Information for the public
What are digital ulcers?
Ulcers on the fingers or toes are known as digital ulcers. These can happen in people with a severe form of Raynaud's phenomenon (also just called Raynaud's). Raynaud's affects the blood supply to the fingers and toes. These change colour and may become painful in cold weather, with a change in temperature, or with emotional stress. The severe form of Raynaud's is usually caused by a condition called systemic sclerosis, in which a person's immune system damages some of the cells in their body. The skin tissue in the fingers or toes becomes damaged and ulcers develop. These are painful and often cause problems with daily tasks, such as eating or dressing.
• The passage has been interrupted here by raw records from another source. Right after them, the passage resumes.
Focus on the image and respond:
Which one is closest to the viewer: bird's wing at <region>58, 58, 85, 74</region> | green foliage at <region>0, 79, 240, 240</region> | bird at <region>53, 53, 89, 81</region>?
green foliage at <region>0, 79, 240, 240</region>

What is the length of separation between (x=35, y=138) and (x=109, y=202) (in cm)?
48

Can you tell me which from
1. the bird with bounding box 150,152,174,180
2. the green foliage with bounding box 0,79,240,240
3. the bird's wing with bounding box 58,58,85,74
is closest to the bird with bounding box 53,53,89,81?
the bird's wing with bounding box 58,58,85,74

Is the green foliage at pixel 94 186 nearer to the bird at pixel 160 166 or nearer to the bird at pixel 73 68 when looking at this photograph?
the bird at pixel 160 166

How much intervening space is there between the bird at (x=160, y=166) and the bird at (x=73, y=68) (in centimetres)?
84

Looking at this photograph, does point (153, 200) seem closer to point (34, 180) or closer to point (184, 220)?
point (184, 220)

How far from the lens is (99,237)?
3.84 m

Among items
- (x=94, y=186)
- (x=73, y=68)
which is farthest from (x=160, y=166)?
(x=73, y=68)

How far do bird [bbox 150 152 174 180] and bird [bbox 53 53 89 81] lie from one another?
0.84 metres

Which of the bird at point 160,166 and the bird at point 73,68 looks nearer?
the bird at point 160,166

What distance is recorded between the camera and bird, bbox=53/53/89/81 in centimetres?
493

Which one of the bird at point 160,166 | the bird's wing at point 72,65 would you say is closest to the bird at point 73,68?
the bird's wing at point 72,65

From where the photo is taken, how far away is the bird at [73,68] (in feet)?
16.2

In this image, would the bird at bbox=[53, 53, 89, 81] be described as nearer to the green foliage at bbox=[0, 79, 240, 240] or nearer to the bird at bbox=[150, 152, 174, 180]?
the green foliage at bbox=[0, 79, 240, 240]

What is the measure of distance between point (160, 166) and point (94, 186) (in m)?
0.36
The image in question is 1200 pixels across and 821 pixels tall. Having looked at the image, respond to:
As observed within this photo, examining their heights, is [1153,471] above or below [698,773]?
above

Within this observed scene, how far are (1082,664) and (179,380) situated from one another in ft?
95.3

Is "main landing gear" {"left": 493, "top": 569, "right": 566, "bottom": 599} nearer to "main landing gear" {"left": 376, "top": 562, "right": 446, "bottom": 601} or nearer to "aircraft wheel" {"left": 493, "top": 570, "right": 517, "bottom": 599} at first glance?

People with Raynaud's can minimise attacks by avoiding the cold, keeping their hands and feet warm with gloves and socks, and by stopping smoking (smoking can also affect blood supply). In some cases, medicines known as calcium channel blockers (for example, nifedipine) are used. These work by relaxing the blood vessels in the fingers and toes, increasing their blood supply. Only 1 medicine, called bosentan (taken as a tablet), is licensed in the UK for treating digital ulcers. This can be offered by specialist doctors to people with systemic sclerosis who already have digital ulcers, to stop new ulcers developing. Bosentan does not help to heal ulcers that have already developed. Other medicines that are used to treat digital ulcers are iloprost (given by infusion in hospital), or 'phosphodiesterase type 5 (PDE5) inhibitors' such as sildenafil (taken as a tablet).